Pfizer Covid vaccine approved for use in UK

The American made Covid vaccine made by Pfizer, the American company has been approved for use in the UK. The stock markets have rallied since the news of the vaccine.

The UK has become the first country in the world to approve the Pfizer/BioNTech coronavirus vaccine for widespread use.

British regulator, the MHRA, says the jab, which offers up to 95% protection against Covid-19 illness, is safe for rollout.

MHRA Chief Executive Dr June Raine said: “We are pleased to have received the letter from the Department of Health and Social Care requesting a review of the Oxford/AstraZeneca COVID-19 vaccine candidate.

What is the Vaccine?

It is a new type called an mRNA vaccine that uses a tiny fragment of genetic code from the pandemic virus to teach the body how to fight Covid-19 and build immunity.

An mRNA vaccine has never been approved for use in humans before, although people have received them in clinical trials.

Around 10m doses should be available soon, with the first doses arriving in the UK in the coming days.

It is the fastest ever vaccine to go from concept to reality, taking only 10 months to follow the same developmental steps that normally span a decade.

Although vaccination can start, people still need to remain vigilant and follow coronavirus rules to stop the spread, say experts.

That means sticking with the social distancing and face masks and testing people who may have the virus and asking them to isolate.

The Side effects of the Vaccine

There are still many unanswered questions as this is only interim data.

We do not know if the vaccine stops you spreading the virus or just from developing symptoms. Or if it works equally well in high-risk elderly people.
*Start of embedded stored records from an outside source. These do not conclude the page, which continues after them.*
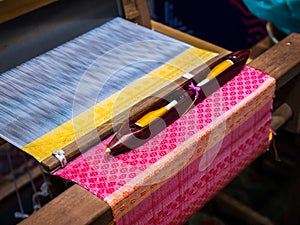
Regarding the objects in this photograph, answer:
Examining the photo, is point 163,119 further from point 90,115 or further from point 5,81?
point 5,81

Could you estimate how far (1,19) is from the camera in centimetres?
91

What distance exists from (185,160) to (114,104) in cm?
19

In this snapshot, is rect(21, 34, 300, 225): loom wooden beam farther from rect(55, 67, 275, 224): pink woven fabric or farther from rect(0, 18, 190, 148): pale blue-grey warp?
rect(0, 18, 190, 148): pale blue-grey warp

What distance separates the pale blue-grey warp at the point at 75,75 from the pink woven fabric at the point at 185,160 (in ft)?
0.50

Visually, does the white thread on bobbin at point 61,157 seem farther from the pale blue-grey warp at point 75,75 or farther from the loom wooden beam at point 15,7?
the loom wooden beam at point 15,7

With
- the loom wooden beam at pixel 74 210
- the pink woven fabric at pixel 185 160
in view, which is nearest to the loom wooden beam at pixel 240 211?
the pink woven fabric at pixel 185 160

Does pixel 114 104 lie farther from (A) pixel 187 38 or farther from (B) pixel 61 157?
(A) pixel 187 38

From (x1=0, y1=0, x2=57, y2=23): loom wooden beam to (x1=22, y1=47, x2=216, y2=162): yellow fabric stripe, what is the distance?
236mm

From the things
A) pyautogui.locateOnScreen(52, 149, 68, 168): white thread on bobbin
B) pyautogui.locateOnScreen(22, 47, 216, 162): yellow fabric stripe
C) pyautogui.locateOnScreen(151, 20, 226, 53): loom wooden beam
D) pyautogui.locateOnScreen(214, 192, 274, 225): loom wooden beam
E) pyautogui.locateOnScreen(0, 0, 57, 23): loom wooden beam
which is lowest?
pyautogui.locateOnScreen(214, 192, 274, 225): loom wooden beam

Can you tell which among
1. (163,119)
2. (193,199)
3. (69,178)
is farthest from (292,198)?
(69,178)

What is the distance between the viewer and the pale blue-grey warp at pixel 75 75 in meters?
0.87

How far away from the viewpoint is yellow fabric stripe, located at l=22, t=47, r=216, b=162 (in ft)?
2.62

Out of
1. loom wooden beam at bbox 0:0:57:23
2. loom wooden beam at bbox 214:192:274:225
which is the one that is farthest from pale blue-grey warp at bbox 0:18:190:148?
loom wooden beam at bbox 214:192:274:225

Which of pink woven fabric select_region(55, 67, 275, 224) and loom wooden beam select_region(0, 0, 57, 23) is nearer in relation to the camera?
pink woven fabric select_region(55, 67, 275, 224)
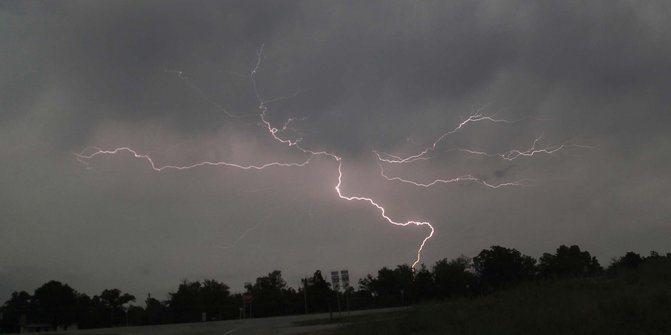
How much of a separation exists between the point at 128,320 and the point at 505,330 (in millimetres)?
71903

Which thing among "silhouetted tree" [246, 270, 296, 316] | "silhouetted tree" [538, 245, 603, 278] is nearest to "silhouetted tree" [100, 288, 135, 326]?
"silhouetted tree" [246, 270, 296, 316]

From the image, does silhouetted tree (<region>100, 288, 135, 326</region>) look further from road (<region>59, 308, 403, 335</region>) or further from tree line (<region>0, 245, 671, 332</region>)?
road (<region>59, 308, 403, 335</region>)

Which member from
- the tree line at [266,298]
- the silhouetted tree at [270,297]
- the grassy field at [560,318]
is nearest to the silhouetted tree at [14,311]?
the tree line at [266,298]

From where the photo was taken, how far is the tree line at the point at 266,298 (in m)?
66.6

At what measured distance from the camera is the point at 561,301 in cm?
1675

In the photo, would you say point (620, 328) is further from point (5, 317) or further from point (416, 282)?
point (5, 317)

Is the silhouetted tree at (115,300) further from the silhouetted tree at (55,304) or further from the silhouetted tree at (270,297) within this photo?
the silhouetted tree at (270,297)

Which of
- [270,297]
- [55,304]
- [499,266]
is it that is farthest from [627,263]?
[55,304]

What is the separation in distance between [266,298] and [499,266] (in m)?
32.3

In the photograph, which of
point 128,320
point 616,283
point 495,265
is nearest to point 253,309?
point 128,320

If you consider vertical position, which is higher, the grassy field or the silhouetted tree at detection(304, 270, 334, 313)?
the silhouetted tree at detection(304, 270, 334, 313)

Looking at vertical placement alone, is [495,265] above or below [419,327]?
above

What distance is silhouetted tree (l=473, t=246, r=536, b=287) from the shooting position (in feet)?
217

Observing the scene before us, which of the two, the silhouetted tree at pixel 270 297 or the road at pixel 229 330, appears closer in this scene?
the road at pixel 229 330
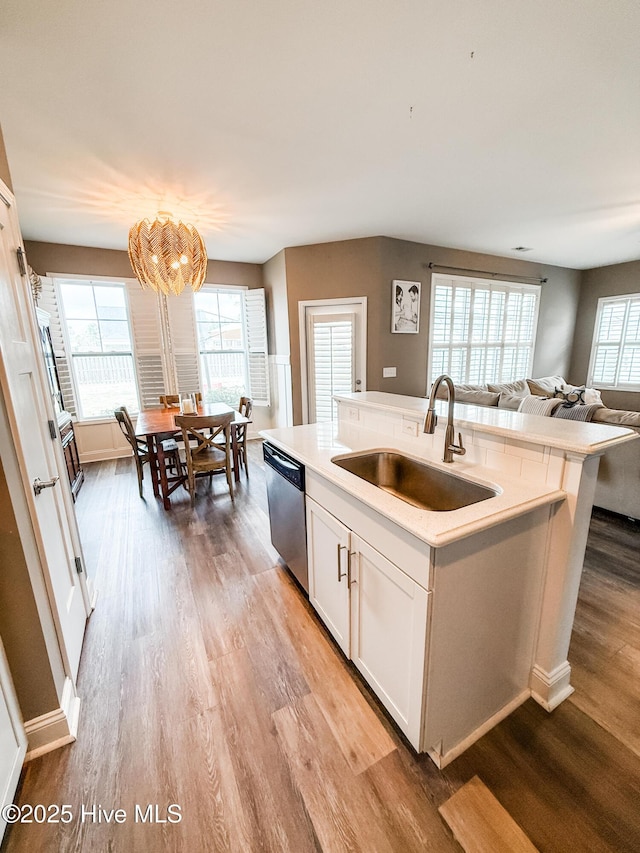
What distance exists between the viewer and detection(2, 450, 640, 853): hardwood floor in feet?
3.44

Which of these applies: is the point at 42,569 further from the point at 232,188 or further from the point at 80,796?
the point at 232,188

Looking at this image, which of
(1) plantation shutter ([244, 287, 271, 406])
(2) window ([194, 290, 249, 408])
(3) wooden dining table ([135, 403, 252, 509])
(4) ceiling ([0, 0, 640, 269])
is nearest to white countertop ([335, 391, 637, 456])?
(4) ceiling ([0, 0, 640, 269])

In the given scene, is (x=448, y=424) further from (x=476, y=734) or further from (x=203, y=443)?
(x=203, y=443)

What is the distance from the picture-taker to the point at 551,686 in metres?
1.39

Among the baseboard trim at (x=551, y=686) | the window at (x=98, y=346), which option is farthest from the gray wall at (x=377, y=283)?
the baseboard trim at (x=551, y=686)

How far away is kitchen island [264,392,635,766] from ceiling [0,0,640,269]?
163 centimetres

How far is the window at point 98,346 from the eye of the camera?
174 inches

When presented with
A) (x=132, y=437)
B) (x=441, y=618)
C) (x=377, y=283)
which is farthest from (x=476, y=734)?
(x=377, y=283)

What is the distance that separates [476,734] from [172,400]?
4497 millimetres

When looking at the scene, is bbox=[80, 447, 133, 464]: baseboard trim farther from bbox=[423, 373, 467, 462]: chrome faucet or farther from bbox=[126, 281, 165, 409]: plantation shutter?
bbox=[423, 373, 467, 462]: chrome faucet

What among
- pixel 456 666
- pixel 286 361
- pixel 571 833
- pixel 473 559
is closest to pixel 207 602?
pixel 456 666

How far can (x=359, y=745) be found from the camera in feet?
4.17

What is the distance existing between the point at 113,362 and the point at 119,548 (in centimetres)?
307

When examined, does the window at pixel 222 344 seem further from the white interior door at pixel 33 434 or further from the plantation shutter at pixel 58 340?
the white interior door at pixel 33 434
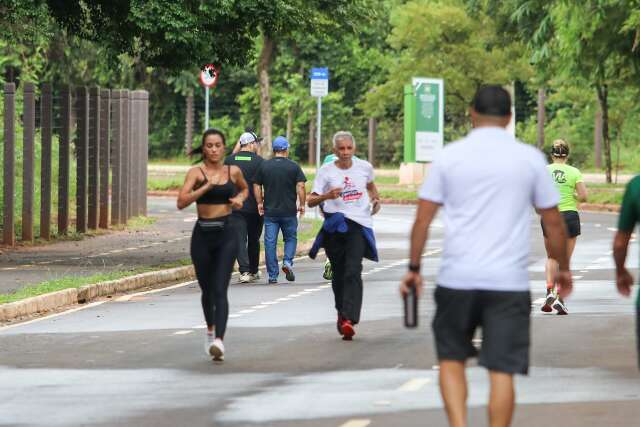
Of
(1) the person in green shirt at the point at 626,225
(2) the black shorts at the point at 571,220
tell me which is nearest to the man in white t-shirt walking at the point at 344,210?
(2) the black shorts at the point at 571,220

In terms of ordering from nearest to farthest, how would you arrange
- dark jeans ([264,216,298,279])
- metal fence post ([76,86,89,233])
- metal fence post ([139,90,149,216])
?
dark jeans ([264,216,298,279])
metal fence post ([76,86,89,233])
metal fence post ([139,90,149,216])

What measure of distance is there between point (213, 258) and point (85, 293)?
6.07 metres

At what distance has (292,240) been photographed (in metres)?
21.8

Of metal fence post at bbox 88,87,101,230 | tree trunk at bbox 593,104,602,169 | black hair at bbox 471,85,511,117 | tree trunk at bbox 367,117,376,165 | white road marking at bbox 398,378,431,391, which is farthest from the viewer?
tree trunk at bbox 367,117,376,165

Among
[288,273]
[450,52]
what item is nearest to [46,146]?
[288,273]

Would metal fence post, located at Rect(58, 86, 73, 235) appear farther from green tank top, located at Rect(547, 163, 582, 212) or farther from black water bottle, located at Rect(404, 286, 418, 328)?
black water bottle, located at Rect(404, 286, 418, 328)

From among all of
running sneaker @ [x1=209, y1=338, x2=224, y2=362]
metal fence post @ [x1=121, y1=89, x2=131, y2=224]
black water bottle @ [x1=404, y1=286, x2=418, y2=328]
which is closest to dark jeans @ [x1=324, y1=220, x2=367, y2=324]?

The biggest question – how long does immunity last – will take months or potentially years to answer.

The side effects of the virus are unknown yet.

Who would get it?

The UK has already ordered 40m doses – enough to vaccinate 20m people, with two shots each. Immunisations could start within days for people in high priority groups.

Not everyone will get the vaccine straight away and countries are each deciding who should be prioritised.

Hospital staff and care home workers will be near the top of every list because of the vulnerable people they work with, as will the elderly who are most at risk of severe disease.

People under 50 and with no medical problems are likely to be last in the queue.